It didn’t take long for a budget proposal from California’s Senate Democratic Caucus to catch attention amid a soaring, multi-billion dollar deficit.
The proposal, which would slap a substantial tax hike on Golden State businesses, won rare condemnation from Gov. Gavin Newsom less than a day after it was proposed.
Driving the news: The proposal by Senate Democrats would seek to raise billions of dollars by suspending a major business tax credit and hiking the tax rate on the highest corporate earners to balance California’s budget.

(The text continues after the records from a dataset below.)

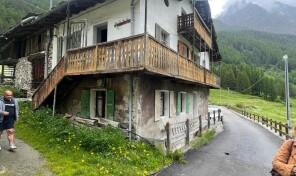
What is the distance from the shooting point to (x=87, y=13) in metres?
14.5

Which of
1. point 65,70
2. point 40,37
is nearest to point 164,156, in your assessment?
point 65,70

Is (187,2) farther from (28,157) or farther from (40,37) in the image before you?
(28,157)

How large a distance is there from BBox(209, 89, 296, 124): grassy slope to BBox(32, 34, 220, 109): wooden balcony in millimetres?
60744

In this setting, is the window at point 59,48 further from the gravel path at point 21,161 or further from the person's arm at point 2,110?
the person's arm at point 2,110

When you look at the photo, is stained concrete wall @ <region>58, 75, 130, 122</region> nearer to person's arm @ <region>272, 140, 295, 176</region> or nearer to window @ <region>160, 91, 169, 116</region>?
window @ <region>160, 91, 169, 116</region>

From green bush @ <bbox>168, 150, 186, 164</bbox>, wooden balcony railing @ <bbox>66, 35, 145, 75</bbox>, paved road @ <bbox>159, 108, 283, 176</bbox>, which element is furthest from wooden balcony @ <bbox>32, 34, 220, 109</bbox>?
paved road @ <bbox>159, 108, 283, 176</bbox>

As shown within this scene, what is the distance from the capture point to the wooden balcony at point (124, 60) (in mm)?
9289

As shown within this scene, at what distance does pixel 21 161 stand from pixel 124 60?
16.0 feet

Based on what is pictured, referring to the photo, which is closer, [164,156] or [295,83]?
[164,156]

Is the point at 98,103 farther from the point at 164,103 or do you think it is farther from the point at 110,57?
the point at 110,57

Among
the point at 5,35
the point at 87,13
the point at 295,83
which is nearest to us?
the point at 87,13

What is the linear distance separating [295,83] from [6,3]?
141 metres

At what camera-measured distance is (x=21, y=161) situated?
27.0ft

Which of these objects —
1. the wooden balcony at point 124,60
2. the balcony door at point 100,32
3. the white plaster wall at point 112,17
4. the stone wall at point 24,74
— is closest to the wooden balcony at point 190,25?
the wooden balcony at point 124,60
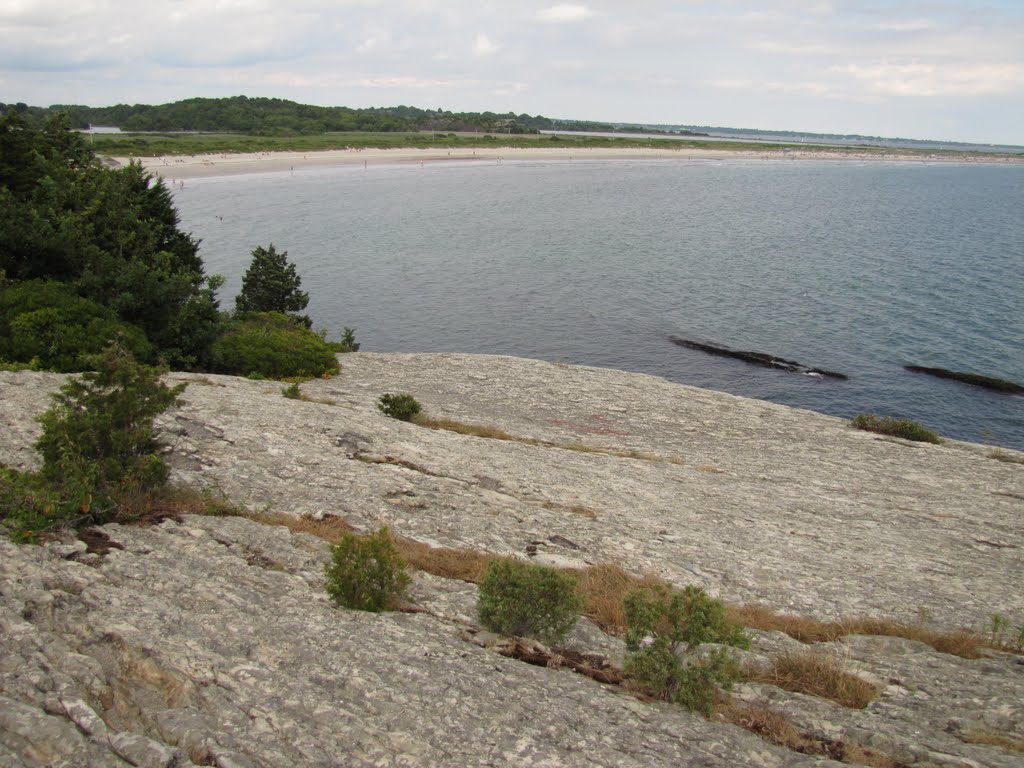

- The proposal includes pausing the net operating loss deduction, which permits businesses to bring forward their losses to future tax years, raising about $5 billion annually during a “budget emergency,” which companies could claim again once the emergency ended.
- Senate Democrats’ plan would also raise the tax rate by more than 2 percentage points on taxable corporate income above $1.5 million, bringing in an additional $6 billion or more per year from the largest 2,500 companies operating in California.
Newsom’s take: Anthony York, Newsom’s spokesman, didn’t mince words about the proposal, announcing that Newsom would not support the tax increases or “massive ongoing spending” adding that it would be “irresponsible to jeopardize the progress we’ve all made together over the last decade” balancing the needs of California’s most vulnerable while keeping the state financially solvent.
What’s next: Newsom is slated to roll out his revision to the budget in mid-May, offering a clearer path to the impact of declining tax revenues and the projected deficit for fiscal year 2023-2024.
- Currently, the Newsom administration has tabbed the deficit at $22.5 billion.
- The Senate Democrats’ proposal would require a two-thirds majority vote in both houses of the Legislature to be approved, along with surviving an override of a likely Newsom veto.